Could Julianne Moore finally win Oscar for her role in movie Still Alice?

Actress Julianne Moore, star of Still Alice, arriving at the 20th Annual Critics' Choice Movie Awards in Los Angeles, California on Jan 15, 2015. This is the fifth time she has been nominated for an Oscar. -- PHOTO: REUTERS
Actress Julianne Moore, star of Still Alice, arriving at the 20th Annual Critics' Choice Movie Awards in Los Angeles, California on Jan 15, 2015. This is the fifth time she has been nominated for an Oscar. -- PHOTO: REUTERS

LOS ANGELES (AFP) - Julianne Moore scored her fifth Oscar nomination on Thursday - and some say her role as a professor with early onset Alzheimer's disease in Still Alice could finally bring her a golden statuette.

In her latest movie, the radiant 54-year-old redhead plays a woman who has everything - love, children and a career, but faces losing it all as she descends into the fog of dementia.

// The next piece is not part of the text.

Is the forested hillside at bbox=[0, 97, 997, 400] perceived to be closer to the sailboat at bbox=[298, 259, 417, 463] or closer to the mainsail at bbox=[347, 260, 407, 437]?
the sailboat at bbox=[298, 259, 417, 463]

Moore already scooped up a Golden Globe for the role last weekend, on top of the one she won in 2013 for playing Republican vice-presidential candidate Sarah Palin in the HBO film Game Change and a shared Globe for best ensemble cast in 1994 for Short Cuts.

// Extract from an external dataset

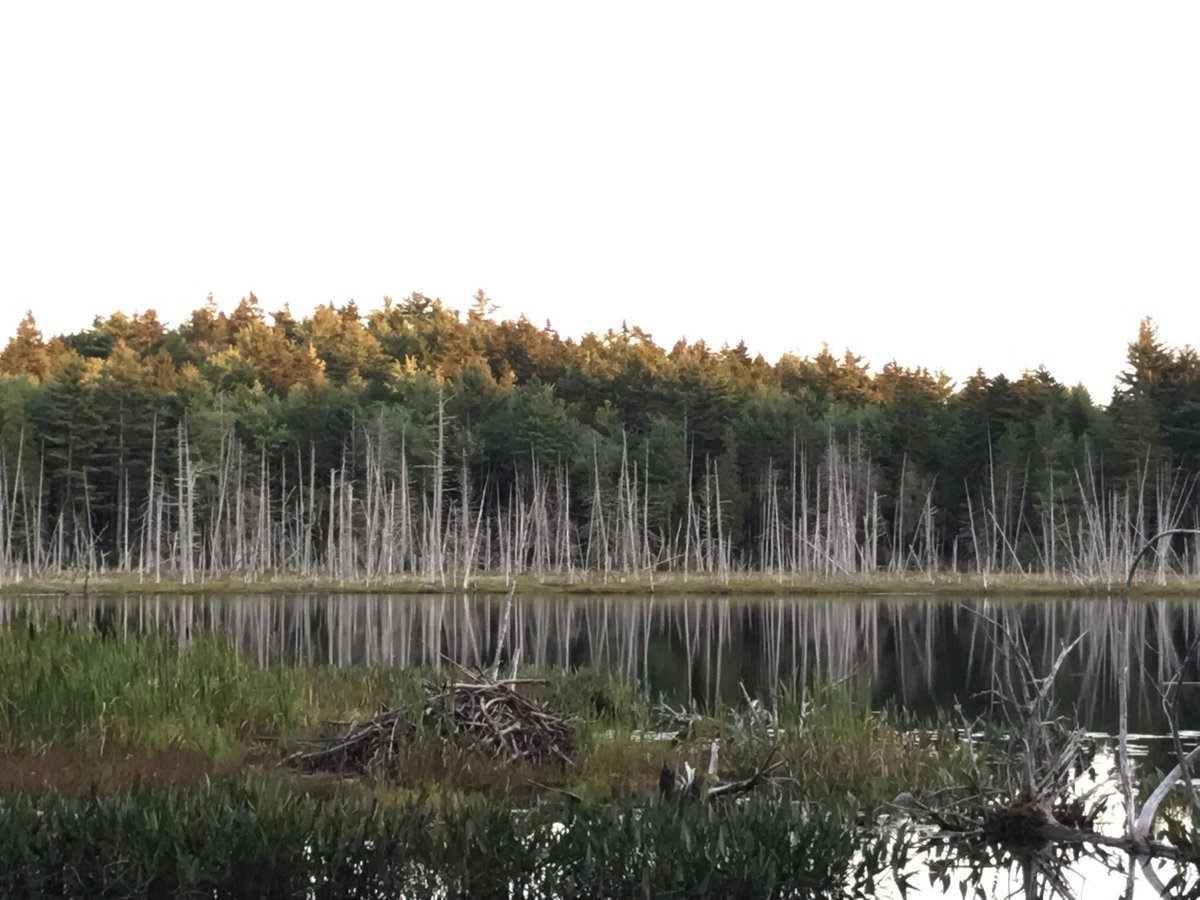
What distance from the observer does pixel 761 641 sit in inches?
1276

"Thank u everyone for the congratulations! i am so happy i can barely breathe," tweeted Moore, whose rivals in the best actress category include former Oscar-winners Reese Witherspoon and France's Marion Cotillard, along with Britain's Felicity Jones and Rosamund Pike.

In Still Alice, co-directed by married partners Richard Glatzer and Wash Westmoreland, Moore plays a woman who gradually loses that which defined her: her intellect, her ability to communicate, her memories.

She loses her ability to speak, no longer recognises the building where she worked and cannot even find the bathroom in her own home. Her character eventually turns towards suicide. But the film - in which Alec Baldwin plays Moore's husband, and Twilight star Kristen Stewart and Kate Bosworth portray her daughters - works through restraint, rather than through spectacle.

Moore says she did a lot of research for the role. "I went to the Alzheimer's Association... they set me up with women all around the US who had been diagnosed," she said. The women told her how they felt marginalised, in particular after losing a job.

"It is so much a movie about life, love and mortality. And I'm looking a lot at mortality... when I went home, I was so happy to go home and have my husband and my children and my life, and my work," she said. "And I really felt I could take the time to appreciate it... that was the gift of this movie to my life," she added, in a question-and-answer session organised after a screening hosted by industry journal Variety.

The actress, who was first nominated for an Oscar in 1998, for Boogie Nights, added: "What does it feel like, all of a sudden realising the brevity of her time? How does it affect her relationships, how does it affect what she wants to do?"

Thursday's nomination is the first in more than a decade for Moore, who was shortlisted in 2000 for The End Of The Affair, and then earned a double nod in 2003 for The Hours and Far From Heaven.

If she should win her first Oscar on Feb 22, you won't see her with any notes in hand. "That looks so silly. You come up with a piece of paper and you're like, 'I knew it! I knew it!'" she told The Huffington Post after her Globes win for best actress in a drama, besting three of her four Oscar rivals. "I also feel like it's bad juju," she said. "I'm oddly superstitious, too."